文書抜粋>
当教室で後期研修を検討している方へ

杏林大学脳神経外科 後期研修プログラム2023 
脳神経外科人材育成プログラム2023

 杏林大学脳神経外科では、出身大学や卒業年度、初期研修先などを問わず、常に後期研修医を募集しています。脳神経外科医としての研鍛のみならず、医師として多くを学びたい意欲のある若者は是非当教室の門を叩いてください。

はじめに

 杏林大学脳神経外科は、脳神経外科医として手術を中心とした知識や技術を身につけることはもちろん、患者さん第一優先でチーム医療を大事にする医師を育成するべく、後期研修に力を入れています。

 杏林大学病院は、都心のベッドタウンである三多摩地区にある唯一の大学病院なので、大学病院でありながら地域に根づいた診療を実践しており、救急疾患やCommon diseasesに対する技能を十分に身につけることができ、偏りの少ない医師を育成するのに十分な環境が整っています。

 当教室の特徴として、可能な限り若手にチャンスを与えるような指導を心がけており、特に手術に関しては術者を経験する機会を多く持ってもらうようにしています。とはいっても、そこには「術前・術後管理ができる」、「疾病を理解し患者さんや家族への病状説明が適切にできる」、「術前に術中シミュレーションが十分に出来ている」などの条件がつきますが、主任教授・塩川の掲げる「脳神経外科手術は、患者さんの人生を手術すること」を念頭に、安全で誠実な診療が習得できる指導に力を注いでいます。

 当教室では、脳血管障害、脳腫瘍、神経外傷を中心に、小児、脊椎、機能的外科など脳神経外科疾患の基本診療が、3年間のレジデント終了時には習得できる研修を目標としており、後期研修の先生はそれぞれのチームを3-6か月ローテーションしながら、卒後10年前後の若手脳神経外科専門医のもと、診断、治療、手術について学びます。また、5年目以降は順次、脳神経外科学会が定める当教室の研修・関連施設で研鍛を積んでもらい、研修終了1年後の脳神経外科専門医受験を目指します。以下にローテーションするチームの特徴を列挙します。

後期研修中にローテーションする分野

脳卒中診療(脳卒中センター)

 脳卒中医学教室として独立しましたが、診療科の縦割り構造をなくした本邦有数の脳卒中センターであり、脳梗塞、脳出血を中心に24時間365日脳卒中診療ができる体制を構築しています。脳梗塞に対する超急性期選択的血行再建術や慢性期の虚血性病変に対する手術も行っており、3年間のうち6-9か月診療に従事し、脳卒中の初期救急対応から、脳血管撮影その他の検査、手術までを学んでもらいます。

データセットからの記録>
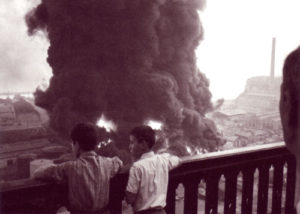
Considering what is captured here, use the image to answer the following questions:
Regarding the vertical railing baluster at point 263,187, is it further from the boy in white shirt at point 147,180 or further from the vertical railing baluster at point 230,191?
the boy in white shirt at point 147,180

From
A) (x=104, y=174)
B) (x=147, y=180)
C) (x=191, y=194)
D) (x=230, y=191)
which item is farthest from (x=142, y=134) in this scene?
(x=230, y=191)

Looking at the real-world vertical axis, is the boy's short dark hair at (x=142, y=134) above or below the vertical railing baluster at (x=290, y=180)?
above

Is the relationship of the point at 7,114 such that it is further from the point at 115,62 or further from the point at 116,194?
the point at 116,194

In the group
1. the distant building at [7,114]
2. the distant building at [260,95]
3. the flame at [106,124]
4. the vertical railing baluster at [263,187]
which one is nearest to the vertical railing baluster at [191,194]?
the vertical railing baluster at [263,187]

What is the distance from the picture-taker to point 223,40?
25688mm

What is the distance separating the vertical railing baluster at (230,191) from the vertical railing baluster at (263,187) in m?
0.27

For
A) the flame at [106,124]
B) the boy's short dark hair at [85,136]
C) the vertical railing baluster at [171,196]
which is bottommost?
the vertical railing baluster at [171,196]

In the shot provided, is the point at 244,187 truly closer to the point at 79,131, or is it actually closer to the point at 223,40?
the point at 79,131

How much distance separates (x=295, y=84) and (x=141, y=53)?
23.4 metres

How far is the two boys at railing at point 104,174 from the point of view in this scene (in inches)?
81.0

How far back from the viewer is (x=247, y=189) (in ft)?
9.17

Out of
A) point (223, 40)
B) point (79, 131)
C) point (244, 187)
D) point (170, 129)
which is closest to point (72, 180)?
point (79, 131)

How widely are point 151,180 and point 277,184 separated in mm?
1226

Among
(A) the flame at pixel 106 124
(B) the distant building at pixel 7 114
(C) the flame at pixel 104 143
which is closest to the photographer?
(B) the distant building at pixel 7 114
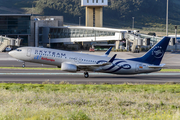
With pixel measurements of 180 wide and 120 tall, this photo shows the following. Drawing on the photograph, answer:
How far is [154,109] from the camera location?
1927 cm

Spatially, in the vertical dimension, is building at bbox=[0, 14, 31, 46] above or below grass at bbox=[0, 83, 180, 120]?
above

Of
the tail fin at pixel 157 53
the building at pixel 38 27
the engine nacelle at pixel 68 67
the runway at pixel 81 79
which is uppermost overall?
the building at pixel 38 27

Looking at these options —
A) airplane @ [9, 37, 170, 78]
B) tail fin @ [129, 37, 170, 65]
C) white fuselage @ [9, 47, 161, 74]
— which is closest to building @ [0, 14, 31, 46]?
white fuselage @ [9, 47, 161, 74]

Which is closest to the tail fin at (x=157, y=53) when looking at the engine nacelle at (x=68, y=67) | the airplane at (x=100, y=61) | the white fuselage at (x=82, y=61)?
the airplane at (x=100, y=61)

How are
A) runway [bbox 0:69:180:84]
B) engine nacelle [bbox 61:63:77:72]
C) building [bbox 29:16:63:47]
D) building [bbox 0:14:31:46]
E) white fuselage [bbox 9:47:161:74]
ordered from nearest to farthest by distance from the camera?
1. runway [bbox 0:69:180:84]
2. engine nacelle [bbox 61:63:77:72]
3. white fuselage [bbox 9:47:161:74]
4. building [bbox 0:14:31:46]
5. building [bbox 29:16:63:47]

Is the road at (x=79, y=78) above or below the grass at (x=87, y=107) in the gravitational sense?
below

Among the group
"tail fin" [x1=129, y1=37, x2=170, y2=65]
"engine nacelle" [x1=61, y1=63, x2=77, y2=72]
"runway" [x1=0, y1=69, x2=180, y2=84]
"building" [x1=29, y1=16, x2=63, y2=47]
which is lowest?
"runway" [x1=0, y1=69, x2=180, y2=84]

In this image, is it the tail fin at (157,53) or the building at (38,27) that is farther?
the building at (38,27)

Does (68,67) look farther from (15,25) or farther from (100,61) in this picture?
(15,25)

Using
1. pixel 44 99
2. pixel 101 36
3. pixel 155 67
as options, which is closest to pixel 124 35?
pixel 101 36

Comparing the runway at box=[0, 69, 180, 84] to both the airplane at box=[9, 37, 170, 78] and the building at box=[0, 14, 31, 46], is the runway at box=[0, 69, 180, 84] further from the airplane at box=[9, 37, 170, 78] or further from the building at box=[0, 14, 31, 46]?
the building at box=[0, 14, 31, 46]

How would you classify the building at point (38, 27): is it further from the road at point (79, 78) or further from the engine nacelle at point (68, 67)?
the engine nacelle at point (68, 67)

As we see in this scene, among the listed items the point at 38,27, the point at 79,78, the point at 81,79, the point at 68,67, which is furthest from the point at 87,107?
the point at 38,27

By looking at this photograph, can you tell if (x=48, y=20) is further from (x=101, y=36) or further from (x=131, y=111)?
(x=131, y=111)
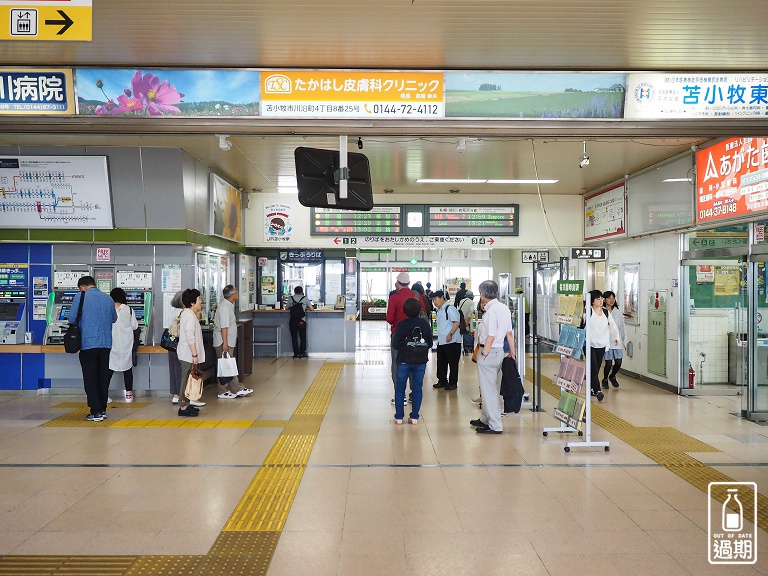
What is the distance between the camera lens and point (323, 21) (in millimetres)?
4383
==
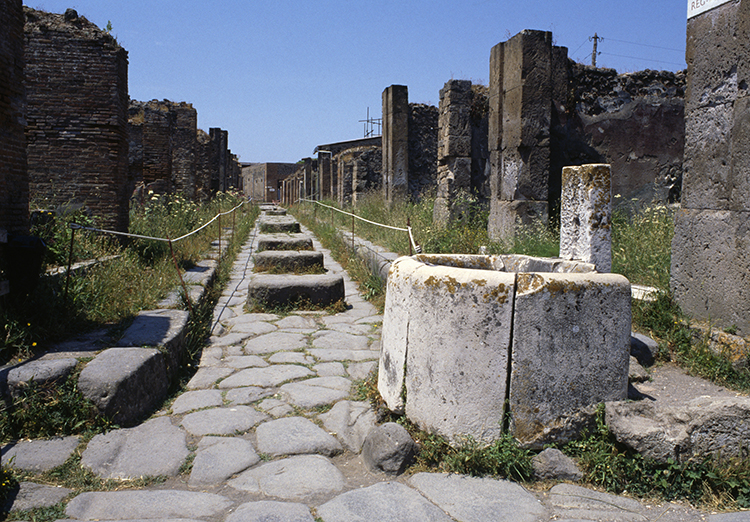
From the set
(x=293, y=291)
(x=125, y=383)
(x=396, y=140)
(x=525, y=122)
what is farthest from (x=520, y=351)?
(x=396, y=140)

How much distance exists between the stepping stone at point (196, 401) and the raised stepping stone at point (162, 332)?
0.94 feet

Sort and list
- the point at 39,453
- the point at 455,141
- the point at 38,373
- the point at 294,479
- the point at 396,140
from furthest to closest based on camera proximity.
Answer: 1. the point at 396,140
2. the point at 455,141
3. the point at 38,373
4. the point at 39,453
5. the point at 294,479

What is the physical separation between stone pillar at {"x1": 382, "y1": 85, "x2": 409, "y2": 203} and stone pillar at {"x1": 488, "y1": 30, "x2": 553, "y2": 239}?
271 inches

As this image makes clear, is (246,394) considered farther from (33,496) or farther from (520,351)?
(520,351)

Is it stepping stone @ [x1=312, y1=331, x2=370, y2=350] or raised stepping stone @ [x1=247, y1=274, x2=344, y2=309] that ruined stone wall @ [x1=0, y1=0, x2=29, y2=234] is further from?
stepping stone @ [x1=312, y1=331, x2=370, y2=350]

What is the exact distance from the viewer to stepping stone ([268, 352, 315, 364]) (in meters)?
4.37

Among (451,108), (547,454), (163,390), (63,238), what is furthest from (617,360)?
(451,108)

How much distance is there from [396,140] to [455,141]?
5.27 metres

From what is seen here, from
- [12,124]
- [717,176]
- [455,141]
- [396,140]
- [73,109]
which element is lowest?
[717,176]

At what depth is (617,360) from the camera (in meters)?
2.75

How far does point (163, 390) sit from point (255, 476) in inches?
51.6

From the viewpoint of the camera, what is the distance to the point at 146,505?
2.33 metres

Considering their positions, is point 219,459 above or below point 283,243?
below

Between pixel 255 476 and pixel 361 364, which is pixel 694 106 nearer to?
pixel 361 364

課題一覧>
• 1. 文書抜粋によると、後期研修医は各チームをどのくらいの期間でローテーションしますか。
• 2. 文書抜粋の「杏林大学脳神経外科では、出身」から「に十分な環境が整っています。」までを、一字一句違えずに書き写してください。
このリストは文書抜粋とは別個の資料です。

課題の解答>
• 1. 3-6か月です。

• 2.
杏林大学脳神経外科では、出身大学や卒業年度、初期研修先などを問わず、常に後期研修医を募集しています。脳神経外科医としての研鍛のみならず、医師として多くを学びたい意欲のある若者は是非当教室の門を叩いてください。

はじめに

 杏林大学脳神経外科は、脳神経外科医として手術を中心とした知識や技術を身につけることはもちろん、患者さん第一優先でチーム医療を大事にする医師を育成するべく、後期研修に力を入れています。

 杏林大学病院は、都心のベッドタウンである三多摩地区にある唯一の大学病院なので、大学病院でありながら地域に根づいた診療を実践しており、救急疾患やCommon diseasesに対する技能を十分に身につけることができ、偏りの少ない医師を育成するのに十分な環境が整っています。